WORK TO DO:
(a) Copy the bass-tuning forum thread word for word, starting with "## SD83 (May" and going on through "case, at least).".
(b) Answer these questions about the bass-tuning forum thread:
(i) About what frequency does SD83 give for the fundamental when tuning to F#0?
(ii) Which tuning does SD83 suggest trying?
(iii) From which country would IshiiKurisu have to bring the Warwick strings?
(c) Which usernames appear in the bass-tuning forum thread? List every one.

PAGE EXCERPT:
=-=-=

Warwick Dark Lord strings.... answer to all your problems, expensive... but worth it


----------



## SD83 (May 25, 2011)

IshiiKurisu said:


> It would be great , but two little problem$: money [Or I can buy a wire, it's the same of buying a string huge enough to accept this tuning] and my ears [in fact, I can't hear the bass tuned F#0. I'M DEAF! FCK!], but I'd love to do that one day.
> 
> Anyways, it was my first idea, but dispite my problems... I think it'd be better to play with the standard tuning. [Trying to find a better solution]



If I understood it right EtherealEntity meant F#1. Are you sure you wouldn't hear it? As far as I know, when tuning to F#0, pretty much no one will really hear the fundamental (~23 Hz), but the overtones. So if you can't hear anything below 25 Hz, you will still hear 95% the same as normal people (in this case, at least). 
The problem with the expensive strings remains the same... I'd try the above suggestions... F#1 B0 E1 A1


----------



## IshiiKurisu (May 25, 2011)

Daken1134 said:


> Warwick Dark Lord strings.... answer to all your problems, expensive... but worth it



I think they don't sell Warwick strings here in Brasil, and to bring it from USA will cost my ass. Anyways, it's nice, 'cause I've never heard about these Warwick strings. My friend Internet told me they're made for F# tuning... GROSS!

=-=-=

GIVEN DATA:
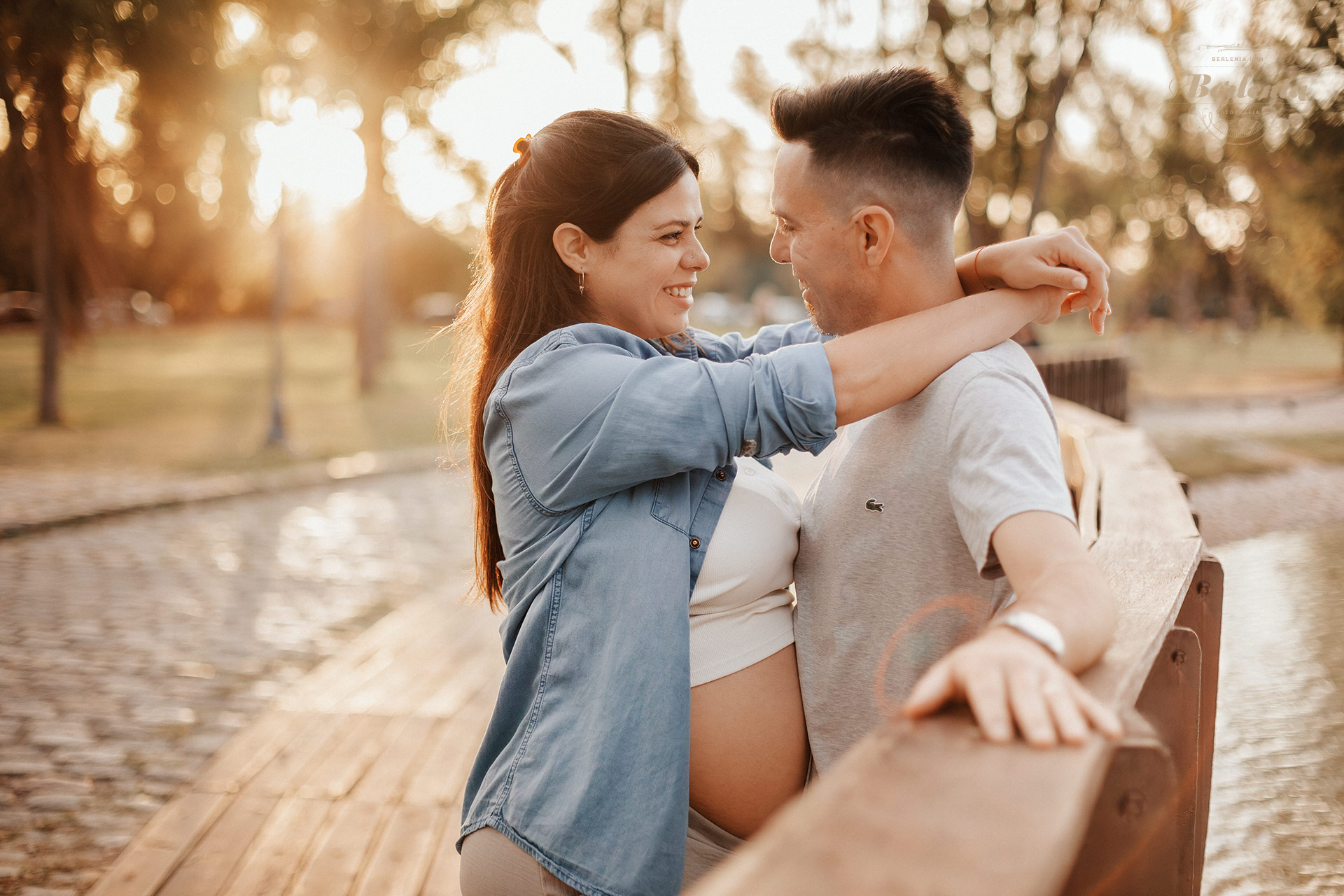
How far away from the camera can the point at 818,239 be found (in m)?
2.13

=-=-=

WRITTEN ANSWERS:
(a)
## SD83 (May 25, 2011)

IshiiKurisu said:


> It would be great , but two little problem$: money [Or I can buy a wire, it's the same of buying a string huge enough to accept this tuning] and my ears [in fact, I can't hear the bass tuned F#0. I'M DEAF! FCK!], but I'd love to do that one day.
> 
> Anyways, it was my first idea, but dispite my problems... I think it'd be better to play with the standard tuning. [Trying to find a better solution]



If I understood it right EtherealEntity meant F#1. Are you sure you wouldn't hear it? As far as I know, when tuning to F#0, pretty much no one will really hear the fundamental (~23 Hz), but the overtones. So if you can't hear anything below 25 Hz, you will still hear 95% the same as normal people (in this case, at least).

(b)
(i) About 23 Hz.
(ii) F#1 B0 E1 A1.
(iii) The USA.

(c) SD83, IshiiKurisu, EtherealEntity, Daken1134